Please note that we report transcription time in relative terms such that the values for each CPU are normalized over its corresponding column. The duration of audio data in the dataset is 27.06 hours and the absolute transcription time values for Whisper large-v2 PyTorch on each CPU are:

  • 20.35 hours for Core i9-10980XE
  • 14.09 hours for Xeon Gold 6338
  • 15.03 hours for Xeon Gold 6430L

Based on the results we can conclude that:

  1. OpenVINO models execute 1.4x - 5.1x faster than PyTorch models with pretty much the same accuracy across all cases.
  2. When compared to original PyTorch models, quantized OpenVINO models provide 2.1x - 6.1x performance boost with 1-2% accuracy drop.

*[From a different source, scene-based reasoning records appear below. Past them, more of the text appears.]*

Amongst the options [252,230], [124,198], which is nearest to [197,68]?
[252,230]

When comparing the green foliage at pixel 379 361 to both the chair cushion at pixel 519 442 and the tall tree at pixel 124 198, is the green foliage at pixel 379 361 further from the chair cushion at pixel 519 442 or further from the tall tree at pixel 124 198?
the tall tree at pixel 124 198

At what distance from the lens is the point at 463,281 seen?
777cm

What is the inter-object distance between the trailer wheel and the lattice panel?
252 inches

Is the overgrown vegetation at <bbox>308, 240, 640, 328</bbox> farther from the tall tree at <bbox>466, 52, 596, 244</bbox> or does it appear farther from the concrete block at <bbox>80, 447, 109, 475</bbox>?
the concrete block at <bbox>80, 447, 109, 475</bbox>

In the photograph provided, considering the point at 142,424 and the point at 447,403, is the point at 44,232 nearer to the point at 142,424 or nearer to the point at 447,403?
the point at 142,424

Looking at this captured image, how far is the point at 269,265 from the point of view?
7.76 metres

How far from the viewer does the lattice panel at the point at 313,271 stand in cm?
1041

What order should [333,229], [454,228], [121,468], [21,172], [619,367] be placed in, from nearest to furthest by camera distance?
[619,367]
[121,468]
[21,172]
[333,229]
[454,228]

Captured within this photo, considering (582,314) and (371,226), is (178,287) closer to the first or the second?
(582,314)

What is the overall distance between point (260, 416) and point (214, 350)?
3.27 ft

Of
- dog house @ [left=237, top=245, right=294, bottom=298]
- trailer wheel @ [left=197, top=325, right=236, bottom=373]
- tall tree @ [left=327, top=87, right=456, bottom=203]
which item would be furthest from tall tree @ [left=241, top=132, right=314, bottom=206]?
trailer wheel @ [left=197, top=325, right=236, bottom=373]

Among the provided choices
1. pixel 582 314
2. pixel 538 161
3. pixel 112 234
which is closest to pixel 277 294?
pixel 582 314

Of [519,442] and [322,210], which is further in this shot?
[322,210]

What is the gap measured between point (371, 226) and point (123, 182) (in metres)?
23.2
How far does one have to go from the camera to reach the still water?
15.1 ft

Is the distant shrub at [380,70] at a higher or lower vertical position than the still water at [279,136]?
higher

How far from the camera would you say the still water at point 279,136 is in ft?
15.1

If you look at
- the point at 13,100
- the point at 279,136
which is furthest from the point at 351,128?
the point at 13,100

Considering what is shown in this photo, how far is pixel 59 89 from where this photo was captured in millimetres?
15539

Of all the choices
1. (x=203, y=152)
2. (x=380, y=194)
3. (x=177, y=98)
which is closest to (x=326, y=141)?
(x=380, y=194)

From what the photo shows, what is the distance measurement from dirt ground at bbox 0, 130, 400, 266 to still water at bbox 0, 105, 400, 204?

NOTE: in terms of this article we focus on presenting performance values. Accuracy of quantized models can be improved with a more careful selection of calibration data.

Notices and Disclaimers:

Performance varies by use, configuration, and other factors. Learn more at www.intel.com/PerformanceIndex. Performance results are based on testing as of dates shown in configurations and may not reflect all publicly available updates. No product or component can be absolutely secure. Intel technologies may require enabled hardware, software or service activation.

The products described may contain design defects or errors known as errata which may cause the product to deviate from published specifications. Current characterized errata are available on request.

Test Configuration: Intel® Core™ i9-10980XE CPU Processor at 3.00GHz with DDR4 128 GB at 3000MHz, OS: Ubuntu 20.04.3 LTS; Intel® Xeon® Gold 6338 CPU Processor at 2.00GHz with DDR4 256 GB at 3200MHz, OS: Ubuntu 20.04.3 LTS; Intel® Xeon® Gold 6430L CPU Processor at 1.90GHz with DDR5 1024 GB at 4800MHz, OS: Ubuntu 20.04.6 LTS. Testing was performed using distil-whisper-asr notebook for model export and whisper evaluation notebook for model evaluation.

The test was conducted by Intel in December 2023.

Conclusion

We demonstrated how to load and run Whisper and Distil-Whisper models for audio transcription task with OpenVINO and Optimum Intel, and how to perform INT8 post-training quantization of these models with NNCF. Further we evaluated these models on a large scale speech-to-text dataset across multiple CPU devices. The evaluation results show a significant performance boost of OpenVINO vs PyTorch models without loss of transcription quality, and even a larger boost with a tolerable accuracy drop when we apply INT8 quantization.